1026.43 (b)( 4) states ” Higher-priced covered transaction means a covered transaction with an APR that exceeds the APOR for a comparable transaction as of the date the interest rate is set by 1.5 % or more for a 1st lien other than a qualified mortgage under (e)(5),(e)(6) or(f) of this section; … by 3.5 % or more percentage points for a 1st lien covered transaction that is a qualified mortgage under (e)(5) ( small creditor)….
My Question is if we are a small creditor, would the loan would become a HPCT at 3.5 % or more above the APOR and escrow would be required that that point not at the 1.5 % or more about the APOR under other bureau rules correct?
HPML has its own triggers and HPML escrow has some exemptions. The HPCT threshold does not affect the HPML triggers.
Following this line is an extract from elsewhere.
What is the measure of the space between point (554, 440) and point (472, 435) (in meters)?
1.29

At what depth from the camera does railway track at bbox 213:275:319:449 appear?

If your loan is 1.5% or more above the APOR on a first lien transaction subject to the HPML rules then you are required to escrow unless you meet one of the HPML escrow exemptions. The HPCT status indicates whether or not you will attain a safe harbor or rebuttable presumption of compliance for your QM. If your loan is NOT a HPCT and you meet the QM requirements you have a safe harbor; if it is a HPCT and you meet the QM requirements then you have a rebuttable presumption of compliance. As a small creditor under (e)(5), (e)(6), or (f) of 1026.43 you are given more room for a safe harbor – the definition of the HPCT gives small creditors up to 3.5% or more above the APOR before it becomes a HPCT. Again, HPCT won’t affect your escrow requirements under the HPML rules.